Coral cache may be helpful: http://www.icij.org.nyud.net/offshore/secret-files-e...

kleinmatic · on April 4, 2013

They provide good detail about the software they used.

"The major software tools used for the Offshore Project were NUIX of Sydney, Australia, and dtSearch of Bethesda, Md. NUIX Pty Ltd provided ICIJ with a limited number of licenses to use its fully featured high-end e-discovery software, free of charge. The listed cost for the NUIX software was higher than a non-profit organization like the ICIJ could afford, if the software had not been donated."

Securiing their communications proved more difficult than free-text search, however:

"The project team’s attempts to use encrypted e-mail systems such as PGP (“Pretty Good Privacy”) were abandoned because of complexity and unreliability that slowed down information sharing."

dredmorbius · on April 5, 2013

Ah. My read of the PGP comment was that the offshore-banking individuals / organizations had tried to use PGP but bailed. Seems that your interpretation it was the investigative team that tried but failed is the actual case.

Interesting. Sadly, far too common.
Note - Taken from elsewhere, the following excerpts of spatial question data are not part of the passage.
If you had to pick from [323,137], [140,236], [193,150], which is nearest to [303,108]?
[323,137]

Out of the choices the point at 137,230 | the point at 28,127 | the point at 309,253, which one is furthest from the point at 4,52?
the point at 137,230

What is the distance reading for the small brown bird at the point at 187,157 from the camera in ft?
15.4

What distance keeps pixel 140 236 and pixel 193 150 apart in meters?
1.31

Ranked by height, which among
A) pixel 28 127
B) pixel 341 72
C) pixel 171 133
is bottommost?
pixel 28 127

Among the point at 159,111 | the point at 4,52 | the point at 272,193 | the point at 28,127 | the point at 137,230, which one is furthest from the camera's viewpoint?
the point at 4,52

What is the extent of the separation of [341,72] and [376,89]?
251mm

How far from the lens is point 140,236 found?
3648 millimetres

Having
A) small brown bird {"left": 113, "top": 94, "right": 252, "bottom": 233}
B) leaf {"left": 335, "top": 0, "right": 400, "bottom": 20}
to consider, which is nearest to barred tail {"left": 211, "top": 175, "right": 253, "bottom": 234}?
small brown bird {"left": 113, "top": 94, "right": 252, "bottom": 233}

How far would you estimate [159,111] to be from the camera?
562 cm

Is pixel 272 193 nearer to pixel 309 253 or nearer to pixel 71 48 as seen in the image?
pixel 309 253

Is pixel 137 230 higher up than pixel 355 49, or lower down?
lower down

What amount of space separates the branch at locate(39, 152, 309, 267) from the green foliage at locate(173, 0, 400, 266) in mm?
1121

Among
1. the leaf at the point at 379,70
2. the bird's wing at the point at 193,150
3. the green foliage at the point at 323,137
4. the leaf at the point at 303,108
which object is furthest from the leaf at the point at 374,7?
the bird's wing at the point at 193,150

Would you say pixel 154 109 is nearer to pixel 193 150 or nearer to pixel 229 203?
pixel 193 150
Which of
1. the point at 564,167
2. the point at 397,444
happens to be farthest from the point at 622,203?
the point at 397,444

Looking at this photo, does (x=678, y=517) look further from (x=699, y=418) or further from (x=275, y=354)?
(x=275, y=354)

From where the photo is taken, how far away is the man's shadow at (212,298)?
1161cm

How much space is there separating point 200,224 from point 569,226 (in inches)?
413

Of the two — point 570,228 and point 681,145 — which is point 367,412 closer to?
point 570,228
I've been using PGP for well over a decade, know a small handful of people (outside of technical mailing lists) who have and can access their keys, and have actually been chewed out by some of these for sending encrypted mail.

danso · on April 4, 2013

Having seen how journalists will blow hundreds of dollars on proprietary but basic scraping and processing software, I wouldn't be surprised if the software was an adroit use of NLP with OCR, but nothing out-of-this-world fancy. Management of documents and data is important too, so perhaps this software provided a good front end for it?

edit: in response to the downvotes, I'm not saying journalists are dumb, but that the data/technical problems they face are myriad and they often don't get the grounding they need to tackle them, so they, in my opinion, are too quick to pay for commercial software that only solves part of the problem they need to fix. Not just "opinion" here, but actual experience with colleagues and consulting on projects with outside groups. That said, the software they allude to sounds like a system that can mass-process scanned documents, OCR them, and I would assume, use NLP to reduce the amount of work needed to hand clean. But I'm betting that there was still an incredible amount of hand-cleaning that had to be done.

revelation · on April 4, 2013

Re "free text retrieval": This reminds me of a discussion on the POPCNT or sideways add instruction of early processors: http://cryptome.org/jya/sadd.htm

POPCNT has recently landed as part of SSE4.2 in Intel processors.